Amy Hansen – Agape Counseling – CSAT – Peoria, IL. Aus Partnersicht ist sie völlig unbrauchbar. Ich glaube, mein Partner mag sie, weil sie so nachgiebig und passiv ist und ihm nach dem Mund redet. Außerdem macht sie ständig abfällige Bemerkungen darüber, dass ich noch nicht bereit sei, seine Wahrheit zu hören. Ehrlich! Ich würde nicht mal meinen Hund zu ihr schicken, um sein Verhalten zu ändern, geschweige denn meinen Partner!
Dr. Elizabeth O'Donnell, Westlake, Ohio – Absolut empfehlenswert!

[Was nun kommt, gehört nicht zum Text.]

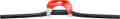    Crosser XCS201 - 680 mm - 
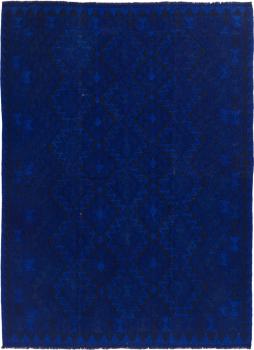 Kelim Afghan Heritage 197x147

Ich hatte das Glück, von Dr. Minwalla eine Empfehlung zu bekommen. Falls jemand aus der Gegend um Cleveland wohnt, kann ich Dr. Elizabeth O'Donnell aus Westlake, Ohio, nur wärmstens empfehlen. Sie ist fantastisch und hat mir in jeder Sitzung geholfen. Sie versteht die Situation – sie begreift den Schmerz des Partners und die Auswirkungen des jahrelangen, hinterhältigen und missbräuchlichen Verhaltens des Sexualstraftäters.
George Collins – ABSOLUT UNZUREICHEND!
Autor von „Den Kreislauf durchbrechen: Befreie dich von Sexsucht, Pornosucht und Scham“.
Ein sexsüchtiger Narzisst, der jetzt mit der Behauptung, die Lösung zu haben, ein Vermögen verdient. Meine Partnerin hatte eine Sitzung bei ihm. Ich geriet in eine Telefonkonferenz, in der er mich anschrie, mich aufs Übelste beschimpfte und dann versuchte, mich einem seiner Mitarbeiter zuzuschieben. Er konnte keinen Satz sagen, ohne zu verkünden, er sei der Autor des „Bestsellers über Sexsucht“.
Trish Haight Los Angeles Ausgezeichnet
Bill Herring, Atlanta, Georgia: Daumen runter. Er hält sich bedeckt, bekennt sich zwar zum Traumamodell, bezeichnet aber Frauen, die diesem Modell folgen und Co-Abhängigkeit gänzlich leugnen, als „ermächtigte Opfer“
Er ist selbst sexsüchtig und sollte keine Partner behandeln. Er ist der Inbegriff eines Sextherapeuten: Er gibt sich als wirklich netter Kerl aus und tut alles, um dein Vertrauen zu gewinnen. Sobald du aber echte Gefühle zeigst, bekommt er diesen versteinerten Blick und bittet dich, den Süchtigen nicht zu beschämen. Ich fühlte mich nie wichtig und nie gehört. Die ganze Erfahrung war eine weitere traumatische Erfahrung.